A giant eyeball washed ashore on Pompano Beach, Florida Wednesday, and no one can figure out what kind of creature it came from.
The giant eyeball is blue, larger than a softball, and almost certainly has to have formerly belonged to an aquatic animal of truly astonishing size—giant squid and various species of whale are currently front-runners.
A local man found it while walking along the beach and wisely took it to the Florida Fish and Wildlife Conservation Commission. (Admit it, you might just have taken the giant eyeball home and had it preserved in alcohol and prominently and proudly displayed it on your desk at work. OK, that might just be me).
The giant eyeball has been preserved in ice and is being send off to the Florida Fish and Wildlife Research Institute in St. Petersburg for identification, but the public is also invited to get in on the action.
The institute’s spokesperson Carli Segelson told the Associated Press that because the giant eyeball washed ashore it most likely came from a marine animal. They are considering the origins of the giant eyeball to include a giant squid, a whale or large fish.

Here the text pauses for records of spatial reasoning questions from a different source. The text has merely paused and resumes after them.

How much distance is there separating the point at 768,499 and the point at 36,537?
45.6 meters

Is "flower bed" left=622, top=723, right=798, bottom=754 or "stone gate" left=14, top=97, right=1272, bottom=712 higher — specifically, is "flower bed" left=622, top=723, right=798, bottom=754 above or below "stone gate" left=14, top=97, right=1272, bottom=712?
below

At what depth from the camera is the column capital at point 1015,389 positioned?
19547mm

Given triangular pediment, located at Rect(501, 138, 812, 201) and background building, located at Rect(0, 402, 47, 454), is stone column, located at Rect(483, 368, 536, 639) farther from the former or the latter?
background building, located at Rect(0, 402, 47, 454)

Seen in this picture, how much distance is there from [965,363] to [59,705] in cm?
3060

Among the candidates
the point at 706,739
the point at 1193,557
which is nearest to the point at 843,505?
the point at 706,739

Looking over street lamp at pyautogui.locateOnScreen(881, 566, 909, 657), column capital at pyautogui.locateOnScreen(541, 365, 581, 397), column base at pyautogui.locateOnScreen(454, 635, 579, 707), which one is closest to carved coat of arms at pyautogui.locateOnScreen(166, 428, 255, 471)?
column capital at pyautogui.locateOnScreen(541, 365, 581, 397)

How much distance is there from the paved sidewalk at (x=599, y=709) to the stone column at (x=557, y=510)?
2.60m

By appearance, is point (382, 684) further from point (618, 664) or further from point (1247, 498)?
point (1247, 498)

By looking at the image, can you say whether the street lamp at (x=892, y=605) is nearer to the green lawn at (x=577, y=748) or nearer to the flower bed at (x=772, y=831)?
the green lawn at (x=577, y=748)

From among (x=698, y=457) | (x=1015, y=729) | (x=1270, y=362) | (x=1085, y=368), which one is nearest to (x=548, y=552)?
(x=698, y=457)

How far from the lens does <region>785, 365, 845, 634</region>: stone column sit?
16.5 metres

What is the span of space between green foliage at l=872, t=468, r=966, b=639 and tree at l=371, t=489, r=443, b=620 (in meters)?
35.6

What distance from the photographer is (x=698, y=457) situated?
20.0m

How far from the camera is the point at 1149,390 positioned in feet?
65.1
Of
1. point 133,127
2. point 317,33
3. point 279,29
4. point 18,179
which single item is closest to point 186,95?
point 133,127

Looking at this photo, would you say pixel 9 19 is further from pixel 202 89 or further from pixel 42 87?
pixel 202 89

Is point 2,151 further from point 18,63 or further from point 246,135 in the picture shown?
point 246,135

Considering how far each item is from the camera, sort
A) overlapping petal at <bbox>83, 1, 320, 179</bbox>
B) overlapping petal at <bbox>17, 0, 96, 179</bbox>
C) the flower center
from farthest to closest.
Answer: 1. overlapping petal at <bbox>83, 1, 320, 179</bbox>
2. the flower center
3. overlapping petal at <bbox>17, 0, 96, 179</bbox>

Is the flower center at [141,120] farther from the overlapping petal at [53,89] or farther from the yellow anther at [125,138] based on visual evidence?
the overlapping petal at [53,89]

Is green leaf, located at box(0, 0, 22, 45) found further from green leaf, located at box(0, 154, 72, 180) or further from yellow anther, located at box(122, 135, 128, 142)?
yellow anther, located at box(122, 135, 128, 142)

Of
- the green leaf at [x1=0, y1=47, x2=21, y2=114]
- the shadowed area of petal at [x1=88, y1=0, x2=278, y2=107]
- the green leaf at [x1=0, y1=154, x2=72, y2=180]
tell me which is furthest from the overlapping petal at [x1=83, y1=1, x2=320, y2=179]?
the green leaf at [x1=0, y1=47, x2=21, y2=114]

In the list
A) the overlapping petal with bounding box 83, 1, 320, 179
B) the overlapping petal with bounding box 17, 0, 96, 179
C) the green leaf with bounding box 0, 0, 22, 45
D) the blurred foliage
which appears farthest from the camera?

Clues on origin of giant eyeball
Since I have your attention about the giant eyeball at the moment and would be an utter fool to squander it, here’s some fun facts:
- The colossal squid has the largest eyes (could be considered a giant eyeball) found in nature, says the Museum of New Zealand, and possibly the largest that ever existed in planetary history—yes, that includes dinosaurs.
- The giant eyeball of a colossal squid is about 27 centimeters across. That’s the size of a soccer ball. Using a giant eyeball from a squid as a soccer ball would be unspeakably gross; please don’t do this.
- Why do squid require such grossly enormous eyes? It all comes down to light: creatures that have to operate in dark environments, like colossal squid, need bigger eyes (and pupils) to suck in the minimal amount of light available to them. One of the reasons we know so little about colossal squid is due to their fondness for living and hunting in the darkest depths of the planet’s oceans
- Other animals with an unusually giant eyeball—all of which, not coincidentally, spend most of their time in the dark—owls, bush babies, and tarsiers, to name a few non-aquatic beasties. Seriously, check out tarsiers, they’re a bit ridiculous.